No me acuerdo con precisión del comercial de mi vida. O sí me acuerdo pero no recuerdo el año, ni la fecha exacta. Para mí es más bien un sueño, un ancla hacia cierta época determinada, la del final de la adolescencia. Lo que importa: el comercial de mi vida es un viejo spot de Escudo que daban en la tele a principios de los 90, donde la cerveza aparecía filmada en blanco y negro en una ciudad que bien podía ser Venecia pero que seguramente era Buenos Aires.

Yo iba a la universidad y deseaba que ese lugar fuera Valparaíso. O más bien dicho, que Valparaíso se pareciese a esos decorados ruinosos de película europea de la guerra fría o post apocalíptica o lo que fuera. Por supuesto, no pasaba mucho en el minuto y medio que duraba la cosa: personas que se perseguían unas a otras con abrigos largos mientras bebían cerveza en los balcones, lanzándole con eso al espectador la sugerencia de una vida misteriosa y extraña. Tenía gracia el spot. Latía en él la intuición de que nuestras ciudades estaban llenas de gente dando vueltas con la mirada torcida intentando estar en otra parte, aunque ese lugar fuera los escasos segundos que duraba un comercial de cerveza. No recuerdo cómo estaba musicalizado. Sólo recuerdo la persecución, los abrigos, el blanco y negro que era como una bruma. Y me parece paradójico: el comercial que más me ha marcado carece de cualquier nitidez y más bien se parece a esos parientes lejanos de los que uno ha olvidado el rostro.

En parte no me explico ese olvido. Recuerdo eso sí que esperaba verlo, que miraba atento las tandas comerciales hasta que saliera. Me pasaba lo mismo que a ciertos conocidos con el spot de los zapatos Calzarte. Ellos que esperaban el trasnoche para reconocer –descontextualizados, perdidos en el éter alucinatorio de la madrugada– los acordes de un viejo hit de Depeche Mode. Pero me desvío. Lo que quiero decir es que ese comercial de Escudo, esos edificios viejísimos, esas terrazas vacías, esas nubes reflejadas en los vidrios, esos abrigos largos, nos sugerían a algunos –o por lo menos me lo sugerían mí– cierta aura que el cine y la televisión chilena jamás tuvieron: la del misterio de una cinta noir.

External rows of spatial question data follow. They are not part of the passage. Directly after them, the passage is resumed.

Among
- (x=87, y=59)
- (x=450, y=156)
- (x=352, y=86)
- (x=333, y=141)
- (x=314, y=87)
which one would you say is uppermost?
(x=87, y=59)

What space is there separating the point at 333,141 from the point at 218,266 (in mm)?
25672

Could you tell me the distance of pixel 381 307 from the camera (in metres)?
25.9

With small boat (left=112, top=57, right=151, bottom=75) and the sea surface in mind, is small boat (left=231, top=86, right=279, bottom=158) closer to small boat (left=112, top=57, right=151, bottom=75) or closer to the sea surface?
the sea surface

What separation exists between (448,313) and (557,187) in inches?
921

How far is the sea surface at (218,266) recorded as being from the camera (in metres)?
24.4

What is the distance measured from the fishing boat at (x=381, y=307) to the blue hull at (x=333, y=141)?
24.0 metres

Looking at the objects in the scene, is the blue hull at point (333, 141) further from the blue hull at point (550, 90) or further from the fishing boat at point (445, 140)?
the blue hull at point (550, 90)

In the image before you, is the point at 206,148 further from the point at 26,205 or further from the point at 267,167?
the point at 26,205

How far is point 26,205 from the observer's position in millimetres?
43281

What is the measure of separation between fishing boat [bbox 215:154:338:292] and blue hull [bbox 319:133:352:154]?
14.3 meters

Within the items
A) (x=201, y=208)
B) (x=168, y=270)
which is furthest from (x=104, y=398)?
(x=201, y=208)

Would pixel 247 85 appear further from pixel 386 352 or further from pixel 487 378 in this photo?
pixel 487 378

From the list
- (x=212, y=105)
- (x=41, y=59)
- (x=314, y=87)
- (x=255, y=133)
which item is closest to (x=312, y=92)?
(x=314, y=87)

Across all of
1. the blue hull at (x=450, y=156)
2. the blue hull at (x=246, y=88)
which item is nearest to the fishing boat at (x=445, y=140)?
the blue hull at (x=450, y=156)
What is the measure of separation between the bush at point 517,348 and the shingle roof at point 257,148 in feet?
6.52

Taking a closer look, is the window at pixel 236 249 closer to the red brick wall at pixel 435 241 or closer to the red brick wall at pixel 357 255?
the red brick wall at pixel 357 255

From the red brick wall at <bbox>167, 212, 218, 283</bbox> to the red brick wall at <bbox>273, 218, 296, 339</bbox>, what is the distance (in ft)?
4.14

Así, la cerveza me importaba un rábano pero sí ese misterio adolescente, ese misterio pendejo, esa clase de misterio que te hace ahora sentir avergonzado pero antes te hacía feliz. No era un placer culpable. En esa época costaba atrapar las imágenes, costaba retenerlas. Te agarrabas de lo que fuera porque sabías que podía perderse. Porque así era la vida a principios de los 90: deseabas que todo estuviera filmado en blanco y negro mientras te perdías en los fragmentos de una ciudad que sólo podía prometer cierto esplendor en el centro mismo de la ruina, algún desapego melancólico en medio de la catástrofe.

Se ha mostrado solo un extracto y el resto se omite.